FIGS. 5(b) and 5(c) show the voltage waveforms applied to signal
electrodes X2 and X4 of FIG. 1, respectively. The signal voltage
waveforms represent the lighting and non-lighting voltages applied
during each time period. Thus, the display elements formed by the
intersection of signal electrodes X1-X6 and scanning electrodes
Y1-Y6 being applied with the lighting and selective voltages
respectively result in positive display. During the compensating
time TC (tc) each scanning electrode Y1-Y6 receives a compensating
waveform consisting of the non-selective voltage, except that
during a compensating period within the compensating time TC (tc),
the lighting or non-lighting voltages are applied to each scanning
electrode X1-X6. The compensating period corresponds to the number
of variations in polarity of the voltages applied to each signal
electrode X1-X6 with respect to the non-selective voltages for that
period. The voltage (lighting or non-lighting voltage in this
embodiment) applied to the signal electrode during the compensating
time TC (tc) is hereinafter referred to as a compensating voltage
and is different than the selective voltage applied to the scanning
electrodes Y1-Y6 during the compensating time TC (tc). The time for
which the different voltage is applied to signal electrodes X1-X6
is referred to as the compensating period. The compensating
quantity is obtained by multiplying the compensating voltage by the
compensating period. A constant period (frame) as herein defined
may be an integral multiple of a sum of the display times and the
compensating time TC (tc). In this embodiment, the constant period
is frame F1 or F2.
With specific reference to signal electrode X2, there are a large
number of variations in polarity of the voltage applied to signal
electrode X2 with respect to the non-selective voltage. Signal
electrode X2 has its voltage change from the lighting voltage to
the non-lighting voltage and from the non-lighting voltage to the
lighting voltage five (5) times within one frame. The number five
(5) is calculated without counting any changes in voltage during
the period of the compensating time TC (tc) or in the period of
time immediately following the compensating time TC (tc).

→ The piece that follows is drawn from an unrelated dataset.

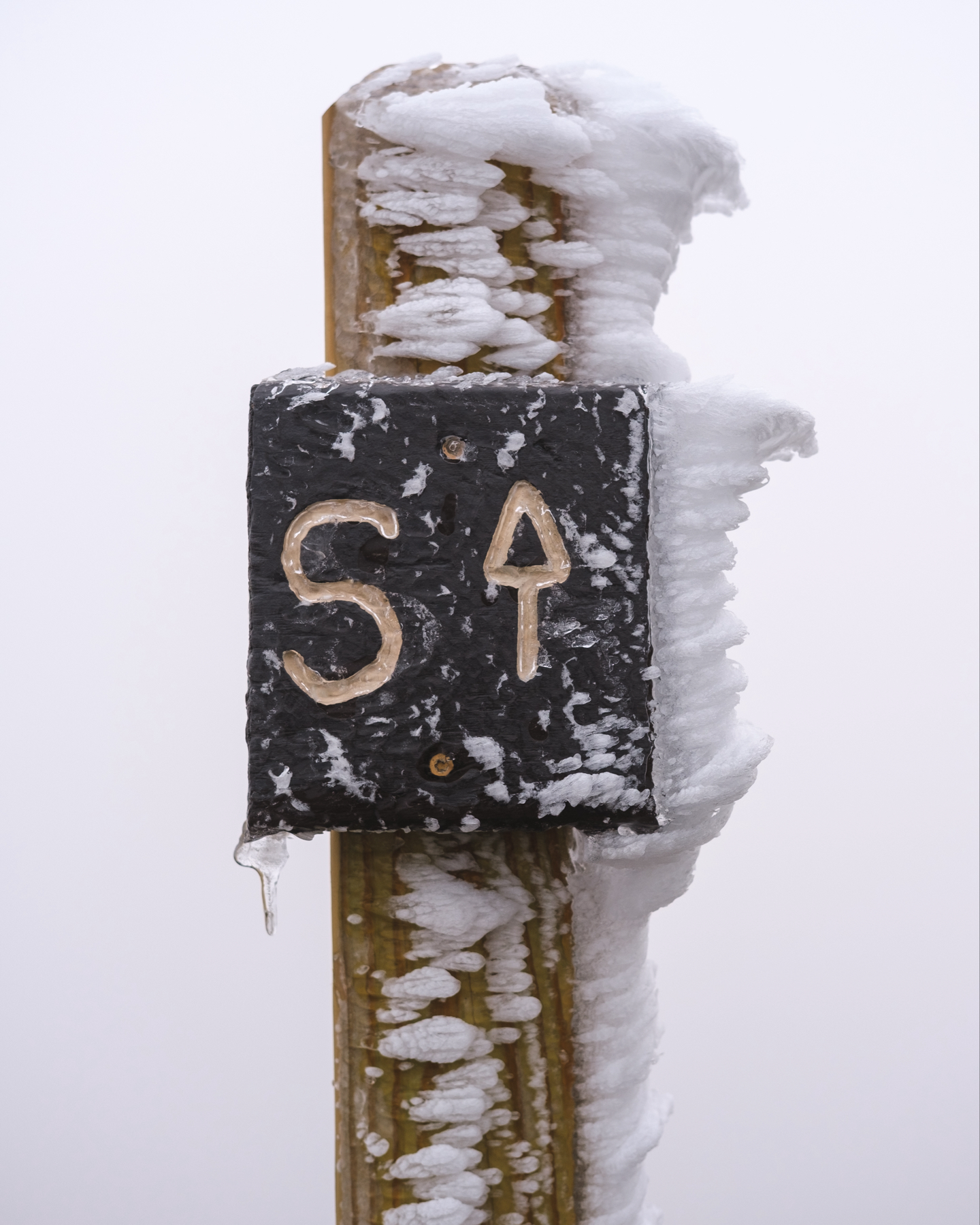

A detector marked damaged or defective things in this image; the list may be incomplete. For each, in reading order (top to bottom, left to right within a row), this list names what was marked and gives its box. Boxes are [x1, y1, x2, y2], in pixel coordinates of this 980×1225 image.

rusty screw [429, 749, 455, 779]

Therefore, the lighting or non-lighting voltage, known as the
compensating voltage is applied to signal electrode X2 for a long
period of time. With reference to signal electrode X4 there are
very few variations in the polarity of the voltages applied to
signal electrode X4 with respect to the non-selective voltage. In
fact, the polarity of the voltages applied to signal electrode X4
only change twice during one frame F1 (F2). Therefore, the
compensating voltage (lighting or non-lighting voltage) applied to
signal electrode X4 during the compensating time TC (tc) is applied
for a short period of time (a short compensating period).
In the first embodiment of this invention the compensating period
is proportional to the number of inversions in polarity of the
signal voltage wave applied to each signal electrode X1-X6. Thus,
in the above example, the compensating period is five sixths of the
compensating time in the case of signal electrode X2, and two
sixths (one-third) of its compensating time in the case of signal
electrode X4. The compensating period is not limited to this
relation, but may be obtained by experimentation.

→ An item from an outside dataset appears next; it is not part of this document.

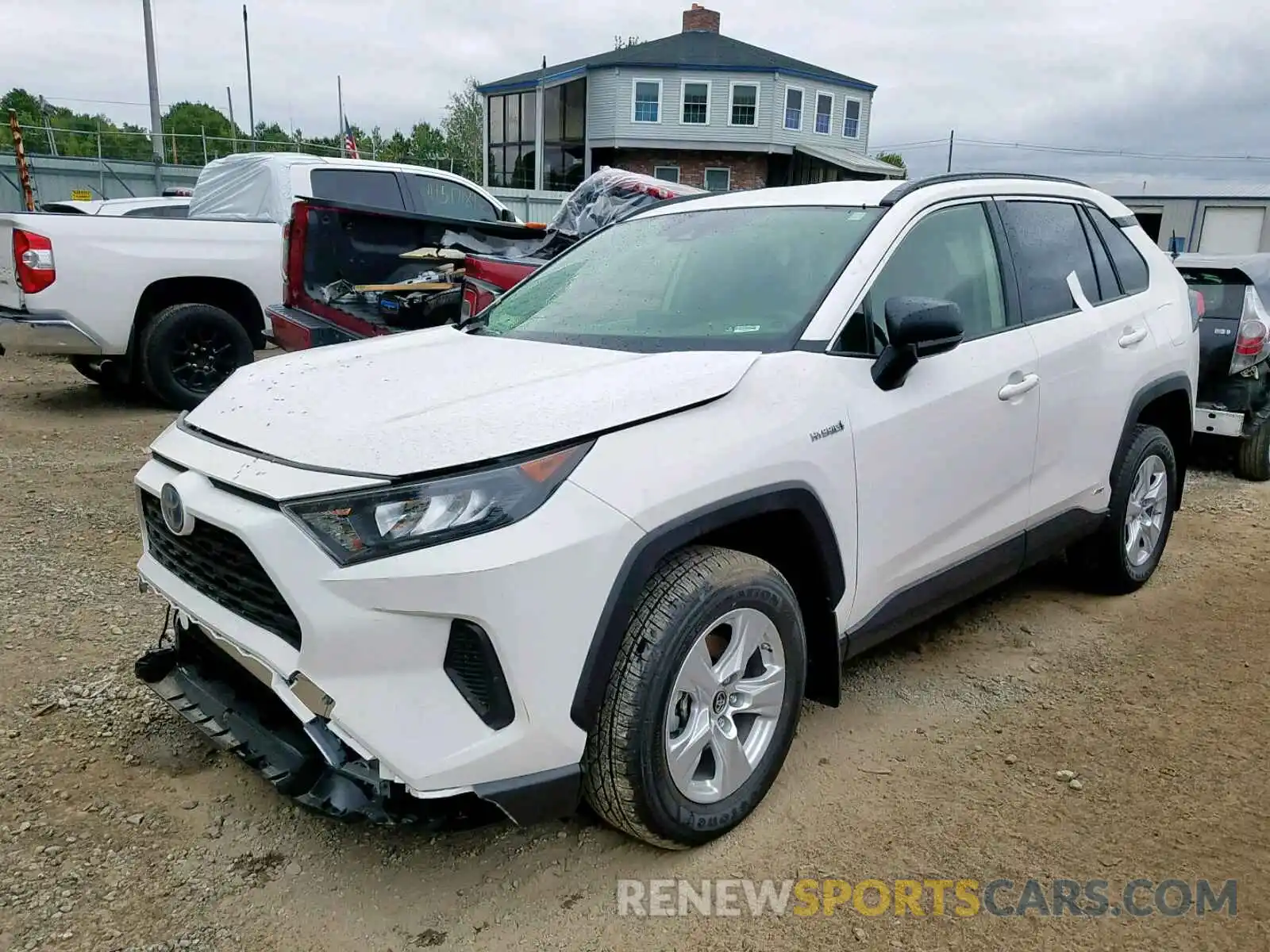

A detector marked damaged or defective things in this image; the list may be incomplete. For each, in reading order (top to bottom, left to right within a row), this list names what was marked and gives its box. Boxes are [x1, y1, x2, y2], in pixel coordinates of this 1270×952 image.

damaged front bumper [133, 614, 581, 832]
detached bumper cover [133, 622, 581, 832]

Liquid crystal panel 1 is driven by the voltage waveforms described
above. With particular reference to FIGS. 6(a)-(c) and 7(a)-7(c)
the voltage waveforms applied to each signal electrode and scanning
electrode are used to illustrate the actual voltage applied to each
display element of liquid crystal panel 1 of FIG. 1.
FIG. 6(a) depicts the voltage waveform applied to signal electrode
X2 of FIG. 1.
FIG. 6(b) depicts the voltage waveform applied to scanning
electrode Y4 of FIG. 1. For simplicity the voltage waveform of
scanning electrode Y4 has been drawn without any attenuation that
may be caused due to the electric resistance of scanning electrode
Y1-Y6.
FIG. 6(c) depicts the difference between the voltage waveforms of
FIGS. 6(a) and 6(b). Thus, the voltage waveform of FIG. 6(c)
represents the voltage applied to the display element formed by the
intersection of signal electrode X2 and scanning electrode Y4 on
liquid crystal panel 1 of FIG. 1.
Similarly, FIG. 7(a) depicts the voltage waveform of signal
electrode X4 of FIG. 1. FIG. 7(b) depicts the voltage waveform of
scanning electrode Y4 of FIG. 1. To simplify the explanation
scanning electrode voltage Y4 has been drawn assuming there is no
attenuation of the voltage waveform due to the electric resistance
of the scanning electrodes Y1-Y6. FIG. 7(c) depicts the difference
between the voltage waveforms of FIGS. 7(a) and 7(b). Therefore,
FIG. 7(c) depicts the actual voltage applied to the display element
formed by the intersection of signal electrode X4 with scanning
electrode Y4 of liquid crystal panel 1 of FIG. 1.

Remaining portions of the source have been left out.